Work to be completed:
Retype the passage on federal prisons under Trump verbatim, everything from "Trump has promised" down to "Trump’s second act.".

President Donald Trump handily won the election and will be sworn in as the 47th president in January 2025. As a result, we all know change is coming throughout the government but the differences in the Federal Bureau of Prisons (BOP) will likely be dramatic.
Trump has promised to restart the death penalty. Attorney General Merrick Garland made an announcement shortly after President Joe Biden took office, saying he was imposing a moratorium on federal executions while the Justice Department conducts a review of its policies and procedures. While he gave no timetable on the review, it had the effect of stopping all executions of federal prisoners. The last federal prisoner executed was Dustin Higgs who was put to death by lethal injection just days before Trump left office on January 16, 2021. Look for executions to start up early in Trump’s second act.

(Stored data)

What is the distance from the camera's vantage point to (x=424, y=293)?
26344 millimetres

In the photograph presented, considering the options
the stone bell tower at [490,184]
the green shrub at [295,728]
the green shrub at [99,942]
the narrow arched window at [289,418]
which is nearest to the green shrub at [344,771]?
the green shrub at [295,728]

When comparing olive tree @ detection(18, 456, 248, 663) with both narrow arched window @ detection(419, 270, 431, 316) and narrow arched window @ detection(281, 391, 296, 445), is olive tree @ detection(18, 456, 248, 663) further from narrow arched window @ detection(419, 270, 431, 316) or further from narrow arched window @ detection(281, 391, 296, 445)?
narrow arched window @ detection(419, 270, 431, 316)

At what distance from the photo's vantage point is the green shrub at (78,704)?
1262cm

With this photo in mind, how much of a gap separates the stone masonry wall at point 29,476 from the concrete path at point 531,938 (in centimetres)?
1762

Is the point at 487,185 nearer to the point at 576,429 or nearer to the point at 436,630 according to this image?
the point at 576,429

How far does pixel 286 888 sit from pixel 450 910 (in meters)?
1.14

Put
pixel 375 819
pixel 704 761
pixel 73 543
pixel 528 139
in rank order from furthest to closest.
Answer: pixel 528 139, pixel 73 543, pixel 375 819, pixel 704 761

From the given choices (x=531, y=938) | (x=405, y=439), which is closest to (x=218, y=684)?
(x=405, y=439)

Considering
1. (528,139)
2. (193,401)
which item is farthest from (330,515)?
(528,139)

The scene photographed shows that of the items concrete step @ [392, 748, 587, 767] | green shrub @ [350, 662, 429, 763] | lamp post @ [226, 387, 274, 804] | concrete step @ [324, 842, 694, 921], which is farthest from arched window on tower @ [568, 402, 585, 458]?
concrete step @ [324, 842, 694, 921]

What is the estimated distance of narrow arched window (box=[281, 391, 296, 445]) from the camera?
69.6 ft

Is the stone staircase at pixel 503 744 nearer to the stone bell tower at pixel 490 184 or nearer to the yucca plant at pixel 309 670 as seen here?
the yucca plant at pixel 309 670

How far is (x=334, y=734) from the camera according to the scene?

Result:
Trump has promised to restart the death penalty. Attorney General Merrick Garland made an announcement shortly after President Joe Biden took office, saying he was imposing a moratorium on federal executions while the Justice Department conducts a review of its policies and procedures. While he gave no timetable on the review, it had the effect of stopping all executions of federal prisoners. The last federal prisoner executed was Dustin Higgs who was put to death by lethal injection just days before Trump left office on January 16, 2021. Look for executions to start up early in Trump’s second act.